## What needs to be done:
Print again, unchanged, the lines from the one containing "How far from" through the end of the lines, including both of those ends.

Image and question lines
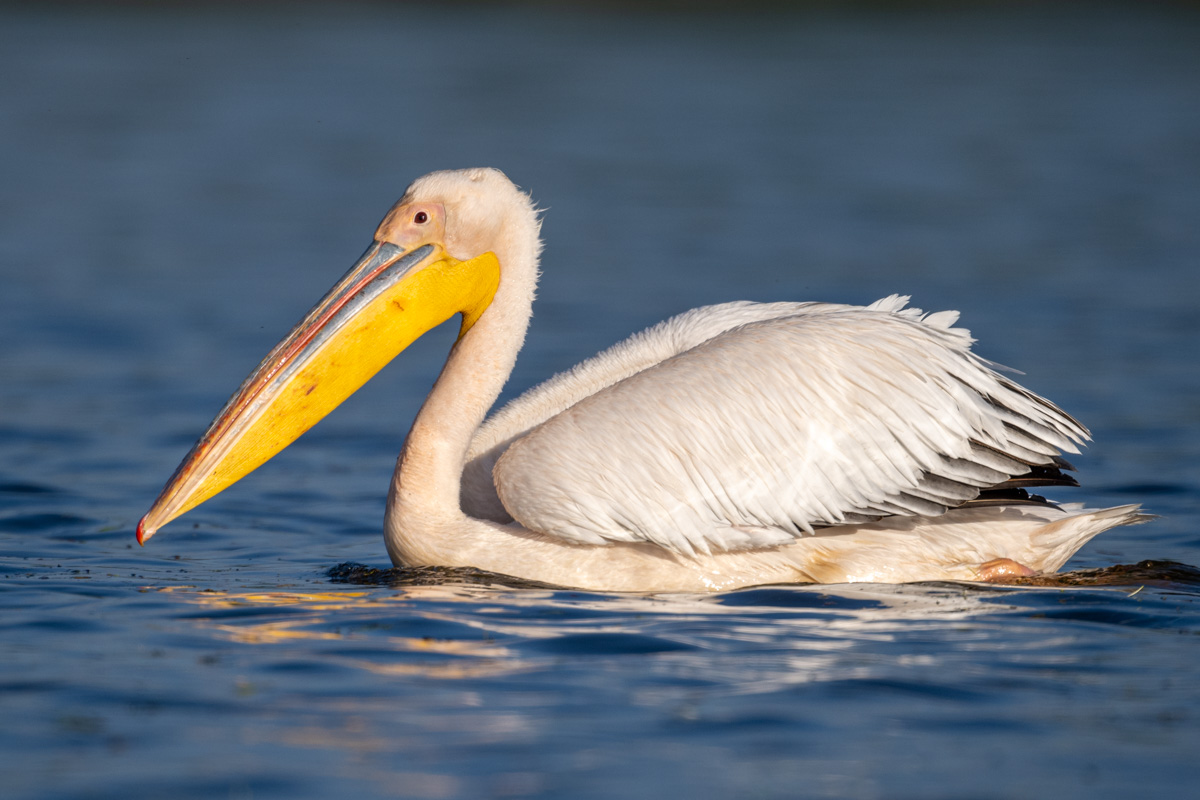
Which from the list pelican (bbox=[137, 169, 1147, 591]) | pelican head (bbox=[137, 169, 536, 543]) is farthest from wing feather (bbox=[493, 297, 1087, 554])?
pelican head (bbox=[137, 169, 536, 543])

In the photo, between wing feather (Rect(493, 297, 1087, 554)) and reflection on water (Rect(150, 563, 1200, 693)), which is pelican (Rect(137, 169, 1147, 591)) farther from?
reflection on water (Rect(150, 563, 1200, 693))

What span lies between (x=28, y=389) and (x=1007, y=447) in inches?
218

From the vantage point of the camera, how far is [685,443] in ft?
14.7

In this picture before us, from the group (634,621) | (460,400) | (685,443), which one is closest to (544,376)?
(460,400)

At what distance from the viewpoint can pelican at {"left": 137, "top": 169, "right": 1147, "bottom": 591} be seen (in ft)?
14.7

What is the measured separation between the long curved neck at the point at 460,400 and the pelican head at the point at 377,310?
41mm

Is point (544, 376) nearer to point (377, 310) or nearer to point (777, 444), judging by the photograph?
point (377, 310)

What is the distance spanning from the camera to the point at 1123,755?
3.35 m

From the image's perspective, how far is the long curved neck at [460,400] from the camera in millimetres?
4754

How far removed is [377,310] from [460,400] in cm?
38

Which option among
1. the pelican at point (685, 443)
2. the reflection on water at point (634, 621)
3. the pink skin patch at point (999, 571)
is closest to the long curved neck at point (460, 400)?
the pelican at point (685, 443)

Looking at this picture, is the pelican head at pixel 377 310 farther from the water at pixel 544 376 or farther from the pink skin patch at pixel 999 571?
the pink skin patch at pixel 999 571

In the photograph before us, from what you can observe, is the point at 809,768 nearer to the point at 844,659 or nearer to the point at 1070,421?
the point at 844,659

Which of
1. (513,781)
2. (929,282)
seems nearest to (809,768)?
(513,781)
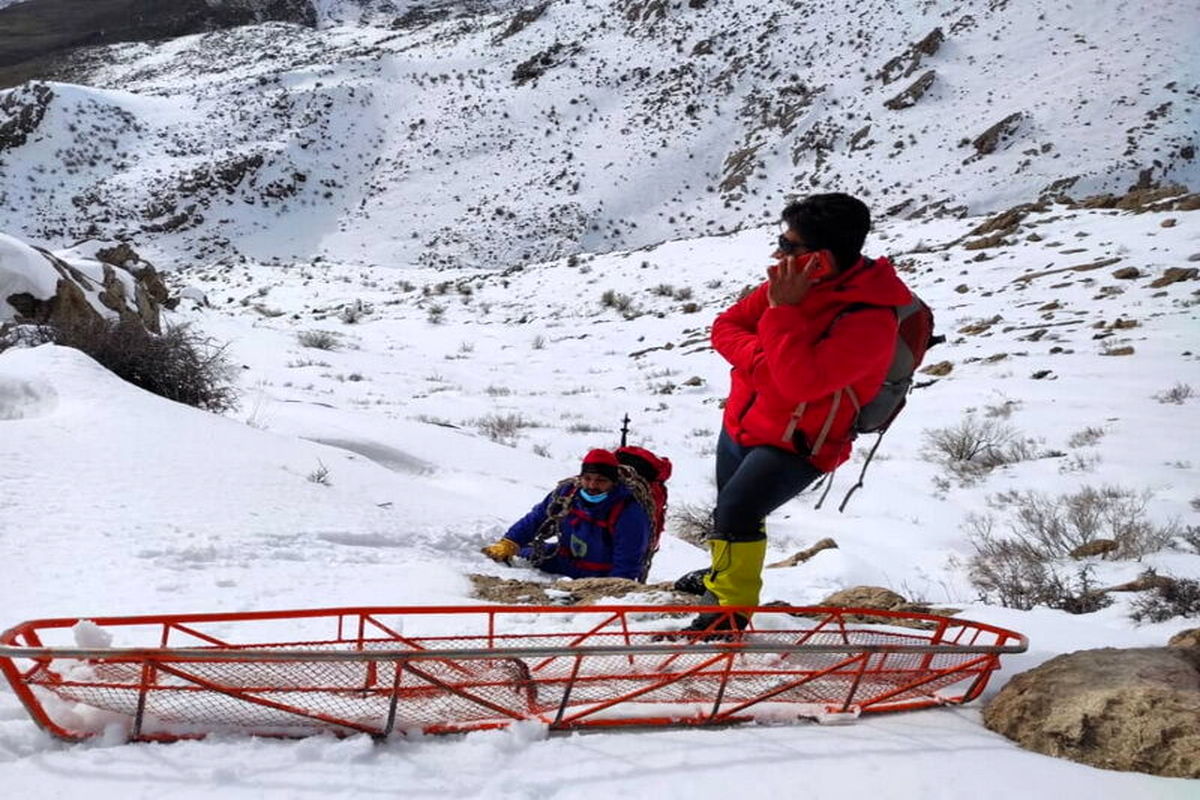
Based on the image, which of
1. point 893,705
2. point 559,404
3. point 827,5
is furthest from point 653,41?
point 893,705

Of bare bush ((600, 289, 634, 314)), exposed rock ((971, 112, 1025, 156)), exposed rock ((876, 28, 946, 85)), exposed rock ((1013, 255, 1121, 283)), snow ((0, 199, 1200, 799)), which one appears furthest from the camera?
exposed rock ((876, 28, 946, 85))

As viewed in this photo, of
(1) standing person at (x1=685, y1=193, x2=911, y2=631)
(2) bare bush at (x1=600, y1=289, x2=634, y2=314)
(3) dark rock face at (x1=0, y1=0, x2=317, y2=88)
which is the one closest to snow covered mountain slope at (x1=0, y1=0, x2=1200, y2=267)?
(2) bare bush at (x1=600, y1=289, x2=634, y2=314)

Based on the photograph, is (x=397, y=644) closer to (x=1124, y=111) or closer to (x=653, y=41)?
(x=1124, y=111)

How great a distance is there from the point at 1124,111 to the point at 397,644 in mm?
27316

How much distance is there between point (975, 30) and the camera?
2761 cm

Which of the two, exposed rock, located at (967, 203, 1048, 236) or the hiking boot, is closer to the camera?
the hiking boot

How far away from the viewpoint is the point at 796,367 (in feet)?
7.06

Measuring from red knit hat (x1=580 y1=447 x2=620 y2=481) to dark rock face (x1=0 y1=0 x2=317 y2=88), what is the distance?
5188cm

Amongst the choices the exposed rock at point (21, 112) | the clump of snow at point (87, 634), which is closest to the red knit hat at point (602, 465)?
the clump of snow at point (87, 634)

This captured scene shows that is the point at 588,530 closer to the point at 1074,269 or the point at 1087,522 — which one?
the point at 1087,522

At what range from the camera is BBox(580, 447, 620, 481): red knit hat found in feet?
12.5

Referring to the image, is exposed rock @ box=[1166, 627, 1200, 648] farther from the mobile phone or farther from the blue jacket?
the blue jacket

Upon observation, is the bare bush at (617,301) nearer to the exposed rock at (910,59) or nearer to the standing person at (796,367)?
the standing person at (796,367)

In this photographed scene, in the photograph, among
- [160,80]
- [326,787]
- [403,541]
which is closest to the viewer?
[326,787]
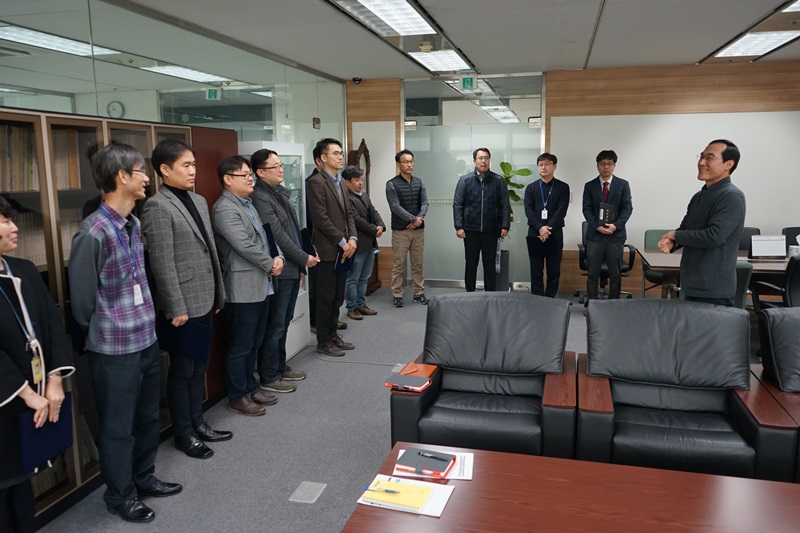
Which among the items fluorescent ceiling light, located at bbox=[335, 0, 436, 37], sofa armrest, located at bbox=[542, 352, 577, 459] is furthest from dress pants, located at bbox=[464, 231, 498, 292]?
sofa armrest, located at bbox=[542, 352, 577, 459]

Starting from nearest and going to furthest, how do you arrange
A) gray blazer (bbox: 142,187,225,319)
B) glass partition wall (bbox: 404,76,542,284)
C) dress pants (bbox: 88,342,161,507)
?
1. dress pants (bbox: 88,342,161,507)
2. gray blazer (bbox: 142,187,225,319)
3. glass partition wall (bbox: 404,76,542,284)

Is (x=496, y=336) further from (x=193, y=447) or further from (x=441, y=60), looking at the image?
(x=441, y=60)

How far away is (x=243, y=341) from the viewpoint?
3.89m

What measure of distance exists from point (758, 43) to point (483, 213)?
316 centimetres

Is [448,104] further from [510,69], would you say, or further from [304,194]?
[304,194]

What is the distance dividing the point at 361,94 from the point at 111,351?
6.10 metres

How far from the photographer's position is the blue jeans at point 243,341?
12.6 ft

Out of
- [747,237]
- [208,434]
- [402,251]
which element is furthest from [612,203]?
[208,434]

## Exercise output:
How far from the photographer's position is the blue jeans at point 243,341?
12.6 ft

Out of
- [747,237]
- [208,434]
- [402,251]
which element is furthest from [612,203]?
[208,434]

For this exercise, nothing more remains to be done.